Write out each entry, exactly the way it appears.

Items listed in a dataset
-- -- --
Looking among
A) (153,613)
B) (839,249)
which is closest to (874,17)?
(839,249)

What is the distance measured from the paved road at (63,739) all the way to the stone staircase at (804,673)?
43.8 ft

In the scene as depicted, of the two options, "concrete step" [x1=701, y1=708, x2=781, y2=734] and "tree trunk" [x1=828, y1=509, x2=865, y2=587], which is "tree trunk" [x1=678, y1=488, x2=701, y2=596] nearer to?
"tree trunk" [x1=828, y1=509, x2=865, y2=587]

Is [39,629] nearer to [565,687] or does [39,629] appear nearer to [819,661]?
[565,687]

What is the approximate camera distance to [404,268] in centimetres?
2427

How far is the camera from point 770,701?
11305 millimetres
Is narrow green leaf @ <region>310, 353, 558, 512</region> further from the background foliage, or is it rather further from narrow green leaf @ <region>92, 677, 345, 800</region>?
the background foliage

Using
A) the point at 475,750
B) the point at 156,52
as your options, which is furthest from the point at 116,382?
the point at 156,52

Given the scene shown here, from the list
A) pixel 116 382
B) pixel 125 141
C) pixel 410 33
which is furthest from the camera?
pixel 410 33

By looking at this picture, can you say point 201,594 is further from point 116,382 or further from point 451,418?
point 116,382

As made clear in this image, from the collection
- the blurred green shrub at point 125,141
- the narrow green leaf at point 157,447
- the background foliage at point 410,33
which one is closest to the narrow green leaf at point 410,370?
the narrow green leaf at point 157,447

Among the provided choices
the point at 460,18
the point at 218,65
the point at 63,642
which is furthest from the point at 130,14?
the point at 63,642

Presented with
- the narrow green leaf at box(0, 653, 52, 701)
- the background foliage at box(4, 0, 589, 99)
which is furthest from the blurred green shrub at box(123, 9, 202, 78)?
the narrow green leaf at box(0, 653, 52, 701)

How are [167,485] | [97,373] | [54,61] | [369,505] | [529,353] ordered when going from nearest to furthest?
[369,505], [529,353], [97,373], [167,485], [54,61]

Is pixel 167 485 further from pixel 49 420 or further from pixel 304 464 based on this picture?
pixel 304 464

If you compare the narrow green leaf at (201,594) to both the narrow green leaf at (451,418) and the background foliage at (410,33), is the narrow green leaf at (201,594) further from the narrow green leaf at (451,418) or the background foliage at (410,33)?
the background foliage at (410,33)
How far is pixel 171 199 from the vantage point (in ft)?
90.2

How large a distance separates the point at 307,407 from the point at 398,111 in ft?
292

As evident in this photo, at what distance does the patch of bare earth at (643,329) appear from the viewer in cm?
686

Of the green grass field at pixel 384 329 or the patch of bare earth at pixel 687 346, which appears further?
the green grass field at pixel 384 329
-- -- --
— Exercise solution —
Looking among
A) (153,613)
B) (839,249)
which is closest to (874,17)?
(839,249)

What is the distance measured from the paved road at (63,739) all the way to the stone staircase at (804,673)?
43.8 ft

In the scene as depicted, of the two options, "concrete step" [x1=701, y1=708, x2=781, y2=734] and "tree trunk" [x1=828, y1=509, x2=865, y2=587], which is "tree trunk" [x1=678, y1=488, x2=701, y2=596] nearer to?
"tree trunk" [x1=828, y1=509, x2=865, y2=587]

Is [39,629] nearer to [565,687] or does [39,629] appear nearer to [819,661]?
[565,687]

What is the approximate camera distance to [404,268] in centimetres?
2427

How far is the camera from point 770,701?
11305 millimetres
Is narrow green leaf @ <region>310, 353, 558, 512</region> further from the background foliage, or is it rather further from narrow green leaf @ <region>92, 677, 345, 800</region>?
the background foliage

Using
A) the point at 475,750
B) the point at 156,52
as your options, which is furthest from the point at 116,382?
the point at 156,52

Given the scene shown here, from the list
A) pixel 116 382
B) pixel 125 141
C) pixel 410 33
which is furthest from the camera?
pixel 410 33

By looking at this picture, can you say point 201,594 is further from point 116,382 or further from point 451,418?
point 116,382

As made clear in this image, from the collection
- the blurred green shrub at point 125,141
- the narrow green leaf at point 157,447
- the background foliage at point 410,33
which one is closest to the narrow green leaf at point 410,370?
the narrow green leaf at point 157,447

Among the provided choices
the point at 460,18
the point at 218,65
the point at 63,642
which is furthest from the point at 130,14?
the point at 63,642

Presented with
- the narrow green leaf at box(0, 653, 52, 701)
- the background foliage at box(4, 0, 589, 99)
which is furthest from the blurred green shrub at box(123, 9, 202, 78)?
the narrow green leaf at box(0, 653, 52, 701)

How are [167,485] | [97,373] | [54,61] | [369,505] | [529,353] ordered when going from nearest to furthest?
[369,505], [529,353], [97,373], [167,485], [54,61]

Is pixel 167 485 further from pixel 49 420 or further from pixel 304 464 based on this picture?
pixel 304 464

If you compare the narrow green leaf at (201,594) to both the narrow green leaf at (451,418) and the background foliage at (410,33), is the narrow green leaf at (201,594) further from the narrow green leaf at (451,418) or the background foliage at (410,33)?
the background foliage at (410,33)
How far is pixel 171 199 from the vantage point (in ft)?
90.2

How large a distance separates the point at 307,407 from the point at 398,111 in ft?
292

As evident in this photo, at what distance does the patch of bare earth at (643,329) appear from the viewer in cm?
686

Of the green grass field at pixel 384 329 or the patch of bare earth at pixel 687 346, which appears further?
the green grass field at pixel 384 329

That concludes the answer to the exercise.